■ **Prompt**
Count, in the entries, the lines with "States". Answer with the number only.

____________

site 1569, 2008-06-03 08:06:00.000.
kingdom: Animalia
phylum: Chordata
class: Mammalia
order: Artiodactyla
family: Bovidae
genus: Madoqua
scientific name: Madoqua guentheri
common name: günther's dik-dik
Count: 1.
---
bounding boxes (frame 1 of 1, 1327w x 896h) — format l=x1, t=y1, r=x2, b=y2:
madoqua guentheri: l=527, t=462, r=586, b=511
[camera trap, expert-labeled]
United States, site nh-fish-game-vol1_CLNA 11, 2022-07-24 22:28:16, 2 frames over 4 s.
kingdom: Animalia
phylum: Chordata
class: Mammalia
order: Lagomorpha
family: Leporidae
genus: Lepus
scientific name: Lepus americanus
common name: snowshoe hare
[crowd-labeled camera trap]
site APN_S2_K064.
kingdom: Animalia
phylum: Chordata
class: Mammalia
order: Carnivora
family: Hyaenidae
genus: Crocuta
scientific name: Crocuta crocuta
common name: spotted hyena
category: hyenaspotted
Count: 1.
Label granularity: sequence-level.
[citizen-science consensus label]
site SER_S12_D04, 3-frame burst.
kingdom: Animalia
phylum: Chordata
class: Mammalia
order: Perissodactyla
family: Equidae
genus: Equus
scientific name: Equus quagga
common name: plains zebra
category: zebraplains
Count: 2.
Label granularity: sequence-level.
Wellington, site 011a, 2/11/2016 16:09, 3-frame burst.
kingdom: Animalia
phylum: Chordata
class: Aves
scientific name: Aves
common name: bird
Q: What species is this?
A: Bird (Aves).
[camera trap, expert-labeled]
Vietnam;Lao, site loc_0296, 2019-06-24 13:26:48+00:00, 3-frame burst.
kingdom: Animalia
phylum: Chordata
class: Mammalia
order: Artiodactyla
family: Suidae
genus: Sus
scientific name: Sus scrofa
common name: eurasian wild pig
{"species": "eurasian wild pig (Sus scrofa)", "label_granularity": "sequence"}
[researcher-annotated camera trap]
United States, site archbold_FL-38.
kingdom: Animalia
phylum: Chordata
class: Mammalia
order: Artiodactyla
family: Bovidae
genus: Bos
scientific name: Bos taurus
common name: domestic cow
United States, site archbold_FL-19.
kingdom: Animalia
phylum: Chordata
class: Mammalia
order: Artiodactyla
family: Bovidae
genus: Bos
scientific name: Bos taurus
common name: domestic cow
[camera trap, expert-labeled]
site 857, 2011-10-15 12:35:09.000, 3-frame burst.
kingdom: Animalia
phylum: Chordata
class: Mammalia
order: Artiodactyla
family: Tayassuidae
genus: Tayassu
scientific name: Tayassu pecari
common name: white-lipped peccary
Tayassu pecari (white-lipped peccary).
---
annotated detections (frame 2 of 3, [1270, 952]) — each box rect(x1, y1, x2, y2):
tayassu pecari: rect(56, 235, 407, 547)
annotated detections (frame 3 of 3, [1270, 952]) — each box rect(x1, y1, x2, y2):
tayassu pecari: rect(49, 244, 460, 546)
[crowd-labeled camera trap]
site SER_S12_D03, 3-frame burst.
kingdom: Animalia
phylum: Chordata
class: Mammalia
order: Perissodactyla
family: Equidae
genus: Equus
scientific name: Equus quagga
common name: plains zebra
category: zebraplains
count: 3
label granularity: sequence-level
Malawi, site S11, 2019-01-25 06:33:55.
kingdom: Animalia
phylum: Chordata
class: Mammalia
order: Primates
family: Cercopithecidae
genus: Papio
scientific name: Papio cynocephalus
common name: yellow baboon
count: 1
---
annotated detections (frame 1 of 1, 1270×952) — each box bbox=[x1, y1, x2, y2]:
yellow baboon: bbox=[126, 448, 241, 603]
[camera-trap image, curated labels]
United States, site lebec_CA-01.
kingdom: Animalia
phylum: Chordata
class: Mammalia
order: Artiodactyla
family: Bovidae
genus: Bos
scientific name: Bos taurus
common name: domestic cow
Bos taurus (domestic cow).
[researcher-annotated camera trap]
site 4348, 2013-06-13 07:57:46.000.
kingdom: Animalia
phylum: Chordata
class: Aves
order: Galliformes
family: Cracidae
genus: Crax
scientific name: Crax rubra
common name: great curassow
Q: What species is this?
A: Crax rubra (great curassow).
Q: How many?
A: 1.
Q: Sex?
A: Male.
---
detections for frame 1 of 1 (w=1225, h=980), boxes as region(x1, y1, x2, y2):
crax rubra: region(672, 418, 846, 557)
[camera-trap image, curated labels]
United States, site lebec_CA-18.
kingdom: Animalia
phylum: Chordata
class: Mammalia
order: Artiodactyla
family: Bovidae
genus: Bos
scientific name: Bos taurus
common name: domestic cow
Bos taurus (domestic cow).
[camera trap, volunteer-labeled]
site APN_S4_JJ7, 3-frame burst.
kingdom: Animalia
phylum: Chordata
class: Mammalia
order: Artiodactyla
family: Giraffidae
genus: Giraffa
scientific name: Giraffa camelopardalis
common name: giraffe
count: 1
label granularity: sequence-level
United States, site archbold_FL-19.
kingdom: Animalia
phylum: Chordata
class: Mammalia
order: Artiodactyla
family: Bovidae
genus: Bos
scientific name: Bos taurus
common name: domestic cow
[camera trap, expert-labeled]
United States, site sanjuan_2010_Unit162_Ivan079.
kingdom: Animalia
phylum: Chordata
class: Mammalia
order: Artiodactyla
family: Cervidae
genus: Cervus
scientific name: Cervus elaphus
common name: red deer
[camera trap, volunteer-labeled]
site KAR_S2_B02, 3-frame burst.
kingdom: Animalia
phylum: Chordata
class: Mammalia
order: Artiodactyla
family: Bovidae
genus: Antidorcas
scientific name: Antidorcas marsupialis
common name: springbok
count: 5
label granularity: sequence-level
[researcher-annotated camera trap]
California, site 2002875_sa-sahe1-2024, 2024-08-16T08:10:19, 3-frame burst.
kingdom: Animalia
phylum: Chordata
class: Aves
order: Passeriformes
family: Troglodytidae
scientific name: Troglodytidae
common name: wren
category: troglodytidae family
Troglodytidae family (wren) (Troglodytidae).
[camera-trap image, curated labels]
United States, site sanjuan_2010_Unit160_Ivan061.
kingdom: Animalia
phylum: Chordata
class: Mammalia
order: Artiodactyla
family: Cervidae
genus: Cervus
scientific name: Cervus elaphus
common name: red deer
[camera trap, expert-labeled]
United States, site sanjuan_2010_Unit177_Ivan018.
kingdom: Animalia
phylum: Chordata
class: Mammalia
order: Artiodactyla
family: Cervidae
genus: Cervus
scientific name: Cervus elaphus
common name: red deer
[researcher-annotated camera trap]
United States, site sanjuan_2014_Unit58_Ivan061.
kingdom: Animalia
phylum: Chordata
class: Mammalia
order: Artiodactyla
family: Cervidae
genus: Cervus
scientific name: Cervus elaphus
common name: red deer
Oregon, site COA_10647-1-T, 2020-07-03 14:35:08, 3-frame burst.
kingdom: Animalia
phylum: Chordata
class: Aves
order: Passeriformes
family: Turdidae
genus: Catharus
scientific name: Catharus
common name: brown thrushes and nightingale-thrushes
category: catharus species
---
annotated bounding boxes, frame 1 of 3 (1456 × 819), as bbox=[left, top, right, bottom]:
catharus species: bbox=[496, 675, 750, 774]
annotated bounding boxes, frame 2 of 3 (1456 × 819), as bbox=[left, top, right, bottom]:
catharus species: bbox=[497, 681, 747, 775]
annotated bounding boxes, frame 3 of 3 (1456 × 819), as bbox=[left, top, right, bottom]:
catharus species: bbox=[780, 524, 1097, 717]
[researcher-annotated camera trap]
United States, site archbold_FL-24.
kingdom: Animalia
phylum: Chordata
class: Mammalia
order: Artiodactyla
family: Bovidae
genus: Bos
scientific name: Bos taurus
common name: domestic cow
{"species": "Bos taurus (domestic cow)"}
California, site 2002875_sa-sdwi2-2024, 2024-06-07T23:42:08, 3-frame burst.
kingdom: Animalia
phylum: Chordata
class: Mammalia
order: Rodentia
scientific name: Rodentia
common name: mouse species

____________

■ **Answer below**
11